What is it about parenting that makes us so judgemental? I hate the judgement that we parent’s suffer, I have years of professional experience in being non-judgemental, and I genuinely believe that there isn’t one ‘right’ way to parent and yet…if I am honest, I must confess that I am tempted to judge other parents all the time. ‘Oh,’ I whisper to myself self-righteously, ‘I would never do that…’ Then I cringe in disgust at my own stupidity. Just where does that hateful, self-serving little voice come from? Just what is under all of that judgement? What, exactly, is at stake? Parenting is scary. It can be terrifying, in fact. In becoming a parent, we find that we’ve made ourselves vulnerable, vulnerable to being hurt dreadfully, vulnerable to experiencing true horrors. We could:
- Be forced to watch our children suffer
- Discover that we have failed to prepare our children for the world
- Experience a yawning distance between ourselves and our children
- Find that our children have done things we consider abhorrent
- Live to see our children die
With such nightmares haunting us we turn to talismans to protect us, to reassure us that none of these terrors could ever be in our future.

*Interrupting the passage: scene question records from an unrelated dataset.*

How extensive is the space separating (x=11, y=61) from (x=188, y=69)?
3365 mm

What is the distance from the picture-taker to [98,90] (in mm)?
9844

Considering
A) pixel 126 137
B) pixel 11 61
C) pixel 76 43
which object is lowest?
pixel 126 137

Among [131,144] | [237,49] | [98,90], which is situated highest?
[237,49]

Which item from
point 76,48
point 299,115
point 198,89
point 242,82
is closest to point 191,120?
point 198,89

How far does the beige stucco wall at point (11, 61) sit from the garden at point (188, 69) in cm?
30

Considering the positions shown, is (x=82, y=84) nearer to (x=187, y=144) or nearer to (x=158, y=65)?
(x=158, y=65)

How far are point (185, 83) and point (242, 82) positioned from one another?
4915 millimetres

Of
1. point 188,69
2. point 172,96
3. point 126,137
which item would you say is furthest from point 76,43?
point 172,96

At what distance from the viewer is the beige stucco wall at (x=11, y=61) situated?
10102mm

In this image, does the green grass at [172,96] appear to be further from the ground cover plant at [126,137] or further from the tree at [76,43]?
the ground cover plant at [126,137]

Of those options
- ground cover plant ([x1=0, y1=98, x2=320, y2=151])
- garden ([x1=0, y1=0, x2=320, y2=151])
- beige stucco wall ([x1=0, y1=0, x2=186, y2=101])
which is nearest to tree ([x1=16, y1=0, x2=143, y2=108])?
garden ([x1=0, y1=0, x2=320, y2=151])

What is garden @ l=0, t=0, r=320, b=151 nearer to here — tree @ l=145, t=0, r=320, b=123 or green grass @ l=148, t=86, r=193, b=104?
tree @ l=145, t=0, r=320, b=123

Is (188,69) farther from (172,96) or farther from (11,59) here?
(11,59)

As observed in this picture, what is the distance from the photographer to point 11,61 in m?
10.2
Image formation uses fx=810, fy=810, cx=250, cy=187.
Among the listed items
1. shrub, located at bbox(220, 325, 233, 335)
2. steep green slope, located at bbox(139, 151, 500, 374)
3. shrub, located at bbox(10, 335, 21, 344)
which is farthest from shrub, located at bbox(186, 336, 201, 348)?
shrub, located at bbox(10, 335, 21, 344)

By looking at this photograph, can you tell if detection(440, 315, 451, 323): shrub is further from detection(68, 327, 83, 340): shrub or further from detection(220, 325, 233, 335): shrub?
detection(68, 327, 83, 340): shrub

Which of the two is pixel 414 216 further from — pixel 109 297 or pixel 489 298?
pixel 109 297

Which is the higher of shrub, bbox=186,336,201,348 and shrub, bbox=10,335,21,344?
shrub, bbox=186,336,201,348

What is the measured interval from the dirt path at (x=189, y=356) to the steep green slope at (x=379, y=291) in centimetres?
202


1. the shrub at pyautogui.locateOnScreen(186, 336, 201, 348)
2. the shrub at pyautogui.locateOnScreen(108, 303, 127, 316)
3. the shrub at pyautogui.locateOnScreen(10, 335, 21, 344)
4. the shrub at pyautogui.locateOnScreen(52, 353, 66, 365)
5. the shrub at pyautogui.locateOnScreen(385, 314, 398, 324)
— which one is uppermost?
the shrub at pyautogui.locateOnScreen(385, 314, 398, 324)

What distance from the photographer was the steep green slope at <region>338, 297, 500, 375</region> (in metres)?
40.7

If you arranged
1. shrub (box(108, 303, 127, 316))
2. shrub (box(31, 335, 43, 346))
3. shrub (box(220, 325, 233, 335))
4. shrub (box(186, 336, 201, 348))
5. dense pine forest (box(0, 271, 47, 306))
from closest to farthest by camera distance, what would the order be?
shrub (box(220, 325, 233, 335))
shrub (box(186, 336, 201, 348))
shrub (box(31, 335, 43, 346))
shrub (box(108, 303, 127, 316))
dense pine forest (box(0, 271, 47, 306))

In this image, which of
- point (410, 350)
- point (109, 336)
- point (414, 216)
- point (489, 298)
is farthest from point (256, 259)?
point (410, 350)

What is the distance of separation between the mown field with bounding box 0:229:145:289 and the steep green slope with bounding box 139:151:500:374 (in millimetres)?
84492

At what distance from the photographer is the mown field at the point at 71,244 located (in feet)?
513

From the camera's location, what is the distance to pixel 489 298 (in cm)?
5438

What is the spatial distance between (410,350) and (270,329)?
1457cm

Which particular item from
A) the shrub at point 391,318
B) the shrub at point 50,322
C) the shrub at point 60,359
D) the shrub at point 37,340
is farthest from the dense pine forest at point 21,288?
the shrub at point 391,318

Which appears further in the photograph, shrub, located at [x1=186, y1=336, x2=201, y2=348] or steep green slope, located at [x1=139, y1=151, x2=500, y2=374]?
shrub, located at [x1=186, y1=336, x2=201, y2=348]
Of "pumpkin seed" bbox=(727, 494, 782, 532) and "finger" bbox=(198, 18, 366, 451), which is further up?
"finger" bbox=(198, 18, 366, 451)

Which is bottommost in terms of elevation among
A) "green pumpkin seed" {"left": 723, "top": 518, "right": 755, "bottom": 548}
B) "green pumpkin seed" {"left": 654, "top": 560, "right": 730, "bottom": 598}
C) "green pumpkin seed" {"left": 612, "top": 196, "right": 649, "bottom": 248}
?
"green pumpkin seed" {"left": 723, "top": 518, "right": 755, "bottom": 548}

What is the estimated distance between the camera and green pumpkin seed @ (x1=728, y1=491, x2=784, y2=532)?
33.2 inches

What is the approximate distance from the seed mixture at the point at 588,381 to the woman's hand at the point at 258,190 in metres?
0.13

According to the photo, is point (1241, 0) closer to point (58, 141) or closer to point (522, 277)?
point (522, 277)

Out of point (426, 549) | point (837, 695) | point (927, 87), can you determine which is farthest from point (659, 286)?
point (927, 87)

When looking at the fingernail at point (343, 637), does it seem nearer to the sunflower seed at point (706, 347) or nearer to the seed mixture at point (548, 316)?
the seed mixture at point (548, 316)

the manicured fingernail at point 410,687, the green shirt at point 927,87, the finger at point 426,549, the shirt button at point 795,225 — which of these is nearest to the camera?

And one of those talismans is the just world delusion – the belief that the world is fundamentally just, that good things will happen to good parents and bad things happen to bad parents. With the just world delusion, we can convince ourselves that as long as we are good enough and do all the ‘right’ things then our children will be safe. But the just world delusion has a dark side. To keep believing that we’ve found safety from our nightmares, we need to judge and blame other parents. Any parents who have come to experience one of our nightmares must, somehow, be culpable. We cling to our ideas of ‘right’ parenting with superstitious fervour; after all, these are the precious talismans that guarantee our family’s safety. If we look under our judgement we find fear, and the terrifying reality that we are trying to protect ourselves from is this: any and all of those nightmares could happen no matter what we do. From this vulnerable, scary space we can realise something else: the same thing is true for every other parent on the planet. We share the same nightmares. And so, instead of covering our fear with judgement, we can use our fear to find compassion. It becomes possible to respond to other parents, who do things we personally would not do, with genuine respect, non-judgement, and kindness.
Apply it to your life: Do you notice a judgemental inner voice sometimes, too? Can you notice the fear beneath the temptation to judge other parents, and within that, can you find compassion?
References: Lerner, M.J. & Miller, D.T. (1978). Just world research and the attribution process: Looking back and ahead. Psychological Bulletin. 85 (5), 1030-1051.